48) “Per tale elevazione, ci si accorge come quel che è conforme al destino non si ordisca nella vita fra nascita e morte; si viene anzi condotti, appunto nel problema del destino, all’osservazione della vita fra morte e nuova nascita”.
Poiché abbiamo già parlato di questo, vorrei leggervi, rimanendo in tema, questo passo di Steiner: “Ciò che dall’ambiente fisico ha azione determinante sull’anima umana si presenta nel medesimo rapporto che le cose sperimentate dalla vita fisica in un tempo successivo hanno con quelle che in modo analogo furono sperimentate prima” (5).
Vi sembrerà forse strano, ma il significato di questo passo mi divenne chiaro una domenica mattina, allorché, salito in macchina per andare a pranzo da amici, mi ritrovai sulla strada che facevo ogni giorno per andare, in tutt’altra direzione, al lavoro.
“Ciò che dall’ambiente fisico” aveva avuto “azione determinante sulla mia anima” (determinante un’abitudine) si presentava infatti “nel medesimo rapporto che le cose sperimentate dalla vita fisica in un tempo successivo” (il mio andare a pranzo da amici la domenica) “hanno con quelle che in modo analogo furono sperimentate prima” (con il mio andare al lavoro tutti i giorni feriali).
In altri termini, la mia tendenza, inclinazione o attitudine a prendere la solita strada si dimostrava effetto, non, come altre, della mia personale natura (della mia costituzione, del mio temperamento o del mio carattere), bensì di un’abitudine acquisita: ossia, di quanto avevo materialmente fatto, e non di quanto animicamente ero.
Un conto, tuttavia, è il “materialmente fatto” che si può ritrovare (come nel mio caso) nel passato di una stessa vita, altro il “materialmente fatto” che non vi si può ritrovare.

## Materiale fornito
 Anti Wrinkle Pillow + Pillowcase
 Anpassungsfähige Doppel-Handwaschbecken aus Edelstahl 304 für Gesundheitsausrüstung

## Compito da svolgere
Riporta fedelmente il tratto del brano sul destino e l'abitudine che parte da "Vi sembrerà forse" e arriva fino a "i giorni feriali).".

## Risposta
Vi sembrerà forse strano, ma il significato di questo passo mi divenne chiaro una domenica mattina, allorché, salito in macchina per andare a pranzo da amici, mi ritrovai sulla strada che facevo ogni giorno per andare, in tutt’altra direzione, al lavoro.
“Ciò che dall’ambiente fisico” aveva avuto “azione determinante sulla mia anima” (determinante un’abitudine) si presentava infatti “nel medesimo rapporto che le cose sperimentate dalla vita fisica in un tempo successivo” (il mio andare a pranzo da amici la domenica) “hanno con quelle che in modo analogo furono sperimentate prima” (con il mio andare al lavoro tutti i giorni feriali).